Since the Series of AI conferences by the BCS Specialist Group on AI has been useful the last two times, I decided to submit yet another paper there. Again, I’m currently working with the agriculture data for yield prediction.
The question this time is: Which of the features in the data sets I have are actually useful for yield prediction? In recent publications I have done some research into different regression models which enable yield prediction. Taking this a step further, I’m now looking at feature selection. There’s a lot of research in that area (but mostly on classification, not regression) and I’m not quite finished getting to grips with it. Nevertheless, the central story line is emerging. In the SGAI AI-2009 paper I have developed or adapted a feature selection approach which uses forward selection (i.e. starting with an empty set of features and subsequently adding the most promising ones).
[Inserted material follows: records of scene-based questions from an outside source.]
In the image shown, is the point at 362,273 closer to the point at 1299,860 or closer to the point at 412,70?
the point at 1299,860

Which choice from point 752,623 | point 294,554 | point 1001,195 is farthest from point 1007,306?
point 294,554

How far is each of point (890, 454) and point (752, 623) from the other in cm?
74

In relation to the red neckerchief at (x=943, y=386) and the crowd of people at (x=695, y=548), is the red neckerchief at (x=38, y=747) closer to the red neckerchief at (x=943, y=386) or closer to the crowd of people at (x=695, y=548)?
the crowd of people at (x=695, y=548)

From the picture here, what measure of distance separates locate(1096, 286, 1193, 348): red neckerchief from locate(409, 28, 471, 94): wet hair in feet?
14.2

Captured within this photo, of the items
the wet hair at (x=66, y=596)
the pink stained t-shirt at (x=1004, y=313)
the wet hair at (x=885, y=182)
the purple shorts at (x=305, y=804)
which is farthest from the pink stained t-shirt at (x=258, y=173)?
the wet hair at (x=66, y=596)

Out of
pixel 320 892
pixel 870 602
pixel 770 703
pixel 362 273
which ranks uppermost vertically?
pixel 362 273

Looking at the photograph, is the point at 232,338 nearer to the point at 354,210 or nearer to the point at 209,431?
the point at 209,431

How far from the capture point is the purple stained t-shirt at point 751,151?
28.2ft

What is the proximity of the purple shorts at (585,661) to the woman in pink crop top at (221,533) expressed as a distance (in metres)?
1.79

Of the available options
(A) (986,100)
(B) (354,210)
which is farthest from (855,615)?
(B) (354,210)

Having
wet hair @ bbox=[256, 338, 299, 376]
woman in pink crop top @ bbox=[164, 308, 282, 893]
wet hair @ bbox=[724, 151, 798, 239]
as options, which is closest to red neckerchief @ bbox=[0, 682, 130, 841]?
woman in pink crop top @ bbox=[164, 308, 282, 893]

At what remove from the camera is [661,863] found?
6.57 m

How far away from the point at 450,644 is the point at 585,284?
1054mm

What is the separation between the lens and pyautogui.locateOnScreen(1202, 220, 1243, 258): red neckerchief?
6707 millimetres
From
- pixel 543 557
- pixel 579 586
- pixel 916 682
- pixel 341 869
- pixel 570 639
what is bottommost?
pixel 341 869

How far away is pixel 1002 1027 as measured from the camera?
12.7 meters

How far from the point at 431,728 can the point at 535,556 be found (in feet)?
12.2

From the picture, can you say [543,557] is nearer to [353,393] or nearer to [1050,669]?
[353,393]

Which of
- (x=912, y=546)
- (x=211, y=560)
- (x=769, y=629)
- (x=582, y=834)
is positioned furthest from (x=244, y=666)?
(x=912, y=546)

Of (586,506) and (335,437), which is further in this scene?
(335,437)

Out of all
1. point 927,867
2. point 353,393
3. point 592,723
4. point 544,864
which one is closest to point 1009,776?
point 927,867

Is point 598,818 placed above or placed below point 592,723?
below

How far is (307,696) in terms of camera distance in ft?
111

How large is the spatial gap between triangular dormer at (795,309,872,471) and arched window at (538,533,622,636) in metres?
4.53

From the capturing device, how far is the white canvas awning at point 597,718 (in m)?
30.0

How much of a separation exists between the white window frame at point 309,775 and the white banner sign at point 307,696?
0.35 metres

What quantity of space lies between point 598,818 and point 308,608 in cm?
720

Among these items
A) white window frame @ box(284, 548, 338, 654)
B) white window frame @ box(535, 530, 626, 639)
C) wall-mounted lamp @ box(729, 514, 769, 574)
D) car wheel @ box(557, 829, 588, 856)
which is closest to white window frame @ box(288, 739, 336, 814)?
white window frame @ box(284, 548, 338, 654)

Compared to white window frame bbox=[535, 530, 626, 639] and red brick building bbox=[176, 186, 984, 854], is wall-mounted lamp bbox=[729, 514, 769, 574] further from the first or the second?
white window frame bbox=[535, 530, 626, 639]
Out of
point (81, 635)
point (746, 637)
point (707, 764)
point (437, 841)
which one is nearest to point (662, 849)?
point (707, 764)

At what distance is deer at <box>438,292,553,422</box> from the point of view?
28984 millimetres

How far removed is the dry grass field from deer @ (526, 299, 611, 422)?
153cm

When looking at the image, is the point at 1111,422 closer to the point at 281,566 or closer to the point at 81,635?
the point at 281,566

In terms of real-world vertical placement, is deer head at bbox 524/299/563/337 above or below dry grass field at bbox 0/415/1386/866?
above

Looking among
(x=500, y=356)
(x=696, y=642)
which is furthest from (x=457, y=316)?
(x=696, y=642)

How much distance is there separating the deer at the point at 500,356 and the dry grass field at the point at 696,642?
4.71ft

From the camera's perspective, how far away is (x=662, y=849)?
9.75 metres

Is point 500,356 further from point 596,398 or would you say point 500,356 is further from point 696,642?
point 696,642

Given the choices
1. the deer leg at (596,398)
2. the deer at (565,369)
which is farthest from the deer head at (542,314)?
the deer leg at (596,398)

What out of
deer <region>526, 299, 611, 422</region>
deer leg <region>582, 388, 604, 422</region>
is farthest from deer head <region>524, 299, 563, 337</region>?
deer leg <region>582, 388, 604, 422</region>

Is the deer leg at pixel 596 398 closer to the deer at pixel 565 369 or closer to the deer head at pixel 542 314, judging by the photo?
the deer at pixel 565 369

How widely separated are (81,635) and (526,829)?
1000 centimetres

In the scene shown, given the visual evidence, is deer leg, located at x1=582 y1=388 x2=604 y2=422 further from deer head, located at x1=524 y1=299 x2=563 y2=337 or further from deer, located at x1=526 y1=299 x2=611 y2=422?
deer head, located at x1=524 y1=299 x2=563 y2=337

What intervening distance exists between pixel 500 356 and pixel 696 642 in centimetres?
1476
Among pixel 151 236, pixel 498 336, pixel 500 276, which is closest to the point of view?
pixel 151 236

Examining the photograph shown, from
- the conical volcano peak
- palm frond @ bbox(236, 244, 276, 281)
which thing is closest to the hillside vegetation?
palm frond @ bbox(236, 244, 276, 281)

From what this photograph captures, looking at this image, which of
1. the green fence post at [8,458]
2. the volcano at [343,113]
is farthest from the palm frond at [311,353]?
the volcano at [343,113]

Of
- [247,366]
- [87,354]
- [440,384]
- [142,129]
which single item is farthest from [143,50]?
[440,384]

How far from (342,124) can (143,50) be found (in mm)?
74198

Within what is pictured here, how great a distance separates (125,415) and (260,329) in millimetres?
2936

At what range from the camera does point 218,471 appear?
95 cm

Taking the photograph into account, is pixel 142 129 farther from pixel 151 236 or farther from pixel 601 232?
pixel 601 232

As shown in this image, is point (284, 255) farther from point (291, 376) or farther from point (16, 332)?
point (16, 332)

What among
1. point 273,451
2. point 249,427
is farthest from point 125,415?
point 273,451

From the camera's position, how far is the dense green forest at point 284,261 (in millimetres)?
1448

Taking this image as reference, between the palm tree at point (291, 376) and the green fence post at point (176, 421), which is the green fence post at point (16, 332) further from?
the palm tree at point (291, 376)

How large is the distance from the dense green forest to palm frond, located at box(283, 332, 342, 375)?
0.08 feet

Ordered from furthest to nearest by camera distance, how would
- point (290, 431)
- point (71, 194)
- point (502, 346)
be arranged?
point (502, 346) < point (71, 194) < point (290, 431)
The subsets are then evaluated using support vector regression and regression trees. In the end, a ranking of the features is presented which points out important (relevant) features and also shows the ones that are redundant or irrelevant.
As mentioned before, I’m now using R for computing, hence the script language will also be changed. I won’t be converting scripts from matlab to R, though. The script for the above SGAI AI-2009 paper (titled: Feature Selection for Wheat Yield Prediction) can be found here: 2009sgai-featuresel.R (or use the script overview)
It also seems as if the central theme of my dissertation will be along the above lines.